_Description of the task_: Using the compliance framework below, mark each statement yes or no and quote the exact words that settle it: (a) Each question is scored from 0 to 3. (b) The highest possible total score is 40 points. (c) Capital headroom is reported to the board at least monthly.

:: Document extract

How to Use This Framework
This framework scores your regulatory compliance posture across five areas that the FCA examines most rigorously: capital adequacy, safeguarding (for payment institutions and e-money issuers), regulatory reporting, AML and financial crime controls, and governance. It is designed for compliance officers, CFOs and SMF holders at FCA-authorised firms who want a structured gap analysis against current regulatory expectations.
Score each question: 2 = fully in place, 1 = partially in place, 0 = not in place. Total your score across all 20 questions (maximum 40 points). Any question scoring 0 in Areas 1 or 2 represents a potential regulatory breach that should be escalated to the board and addressed before the next FCA interaction.
Assessment Areas
Area 1: Capital Adequacy
Q1. Own funds requirement is calculated monthly using the correct method for the firm's permissions
Q2. Capital headroom (own funds minus requirement) is reported to the board at least quarterly
Q3. A capital stress test is conducted at least annually showing headroom under adverse scenarios
Q4. The firm has a documented plan to replenish capital if headroom falls below a defined threshold
Area 2: Safeguarding (PI / EMI Firms)

::::
:: Data

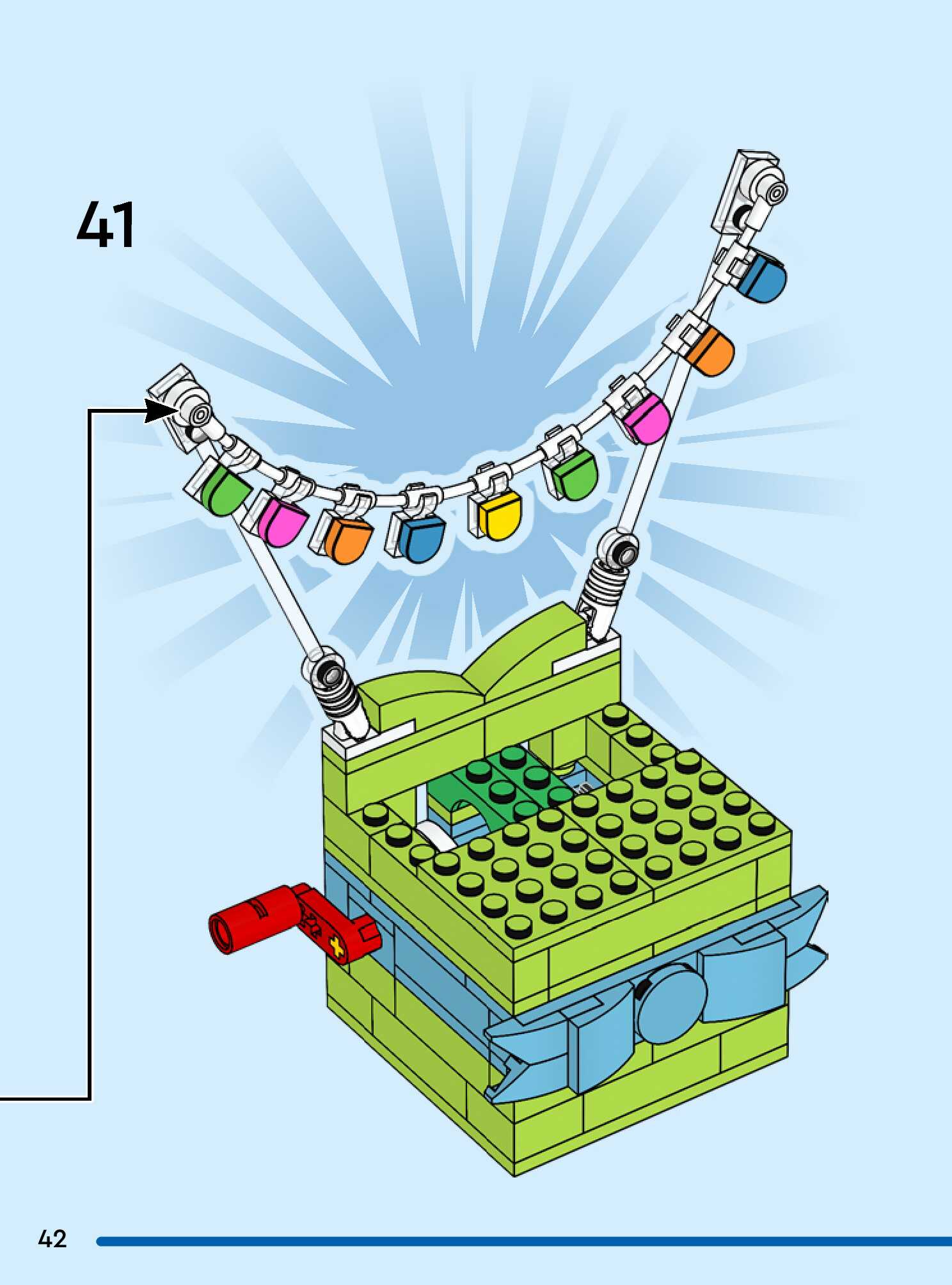 41

42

::::

_Solved exercise_:
(a) No: "2 = fully in place, 1 = partially in place, 0 = not in place."
(b) Yes: "maximum 40 points"
(c) No: "reported to the board at least quarterly"